Source data
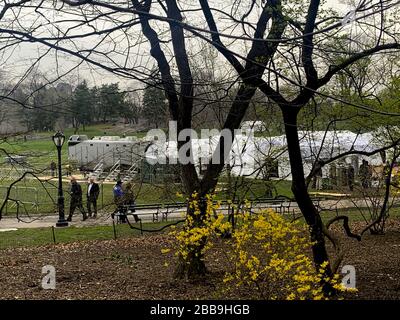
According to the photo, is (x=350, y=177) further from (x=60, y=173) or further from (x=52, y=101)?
(x=52, y=101)

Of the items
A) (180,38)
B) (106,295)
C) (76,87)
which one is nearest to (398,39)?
(180,38)

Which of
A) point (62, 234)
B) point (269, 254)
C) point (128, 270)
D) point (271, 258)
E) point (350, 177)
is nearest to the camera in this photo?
point (271, 258)

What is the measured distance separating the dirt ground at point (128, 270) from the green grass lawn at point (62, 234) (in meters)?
1.14

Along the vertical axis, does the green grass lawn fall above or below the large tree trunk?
below

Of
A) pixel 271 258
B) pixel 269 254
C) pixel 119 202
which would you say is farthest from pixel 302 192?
pixel 119 202

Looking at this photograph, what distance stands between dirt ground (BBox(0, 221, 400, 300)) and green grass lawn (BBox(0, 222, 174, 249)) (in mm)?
1141

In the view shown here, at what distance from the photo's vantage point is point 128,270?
10000 millimetres

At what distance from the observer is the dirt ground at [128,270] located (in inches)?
308

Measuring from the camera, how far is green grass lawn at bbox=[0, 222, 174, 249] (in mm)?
15348

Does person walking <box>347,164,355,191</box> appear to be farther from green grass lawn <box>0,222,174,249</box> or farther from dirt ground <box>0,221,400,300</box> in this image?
green grass lawn <box>0,222,174,249</box>

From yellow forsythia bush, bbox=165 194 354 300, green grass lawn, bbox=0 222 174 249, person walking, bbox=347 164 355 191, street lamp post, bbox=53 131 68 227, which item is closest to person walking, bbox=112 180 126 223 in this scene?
green grass lawn, bbox=0 222 174 249

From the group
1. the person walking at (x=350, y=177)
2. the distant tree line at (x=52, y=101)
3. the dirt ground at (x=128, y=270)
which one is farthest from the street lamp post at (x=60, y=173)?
the person walking at (x=350, y=177)

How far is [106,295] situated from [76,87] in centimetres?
310

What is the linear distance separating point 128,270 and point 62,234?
7.01m
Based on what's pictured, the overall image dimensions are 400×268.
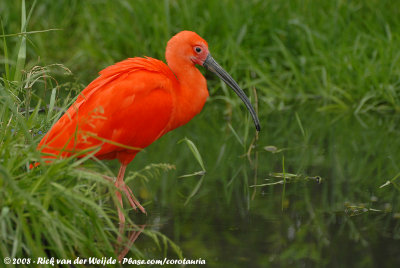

Stated task =>
Write out the material above again, switching every "street lamp post" to "street light pole" and changing nothing else. Leave the pictures out.

Exercise answer =>
According to the photo, is (x=350, y=177) further from (x=60, y=173) or further from (x=52, y=101)?
(x=52, y=101)

Of the items
A) (180,38)
B) (106,295)
C) (76,87)
which one is nearest to (398,39)?
(180,38)

Which of
A) point (62, 234)
B) point (269, 254)
C) point (128, 270)
D) point (271, 258)
E) point (350, 177)
is nearest to the camera in this photo?
point (271, 258)

What is the measured distance separating the dirt ground at point (128, 270) from the green grass lawn at point (62, 234) (in meters)?
1.14

Along the vertical axis, does the green grass lawn fall above or below the large tree trunk?
below

Of
A) pixel 271 258
B) pixel 269 254
C) pixel 119 202
which would you say is farthest from pixel 302 192?
pixel 119 202

Looking at this photograph, what distance stands between dirt ground (BBox(0, 221, 400, 300)) and green grass lawn (BBox(0, 222, 174, 249)) (in mm)?
1141

In the view shown here, at what distance from the photo's vantage point is point 128,270?
10000 millimetres

At what distance from the observer is the dirt ground at [128,270] located (in inches)?
308

Measuring from the camera, how far is green grass lawn at bbox=[0, 222, 174, 249] (in mm)?
15348

Does person walking <box>347,164,355,191</box> appear to be farther from green grass lawn <box>0,222,174,249</box> or farther from dirt ground <box>0,221,400,300</box> in this image?
green grass lawn <box>0,222,174,249</box>

From yellow forsythia bush, bbox=165 194 354 300, green grass lawn, bbox=0 222 174 249, person walking, bbox=347 164 355 191, street light pole, bbox=53 131 68 227, which item is closest to person walking, bbox=112 180 126 223 in this scene?
green grass lawn, bbox=0 222 174 249

From the group
1. the person walking at (x=350, y=177)
2. the distant tree line at (x=52, y=101)
3. the dirt ground at (x=128, y=270)
which one is farthest from the street light pole at (x=60, y=173)?
the person walking at (x=350, y=177)

How far is [106,295] situated from [76,87] in centimetres?
310

What is the linear distance separating point 128,270 and point 62,234?
7.01m
Based on what's pictured, the overall image dimensions are 400×268.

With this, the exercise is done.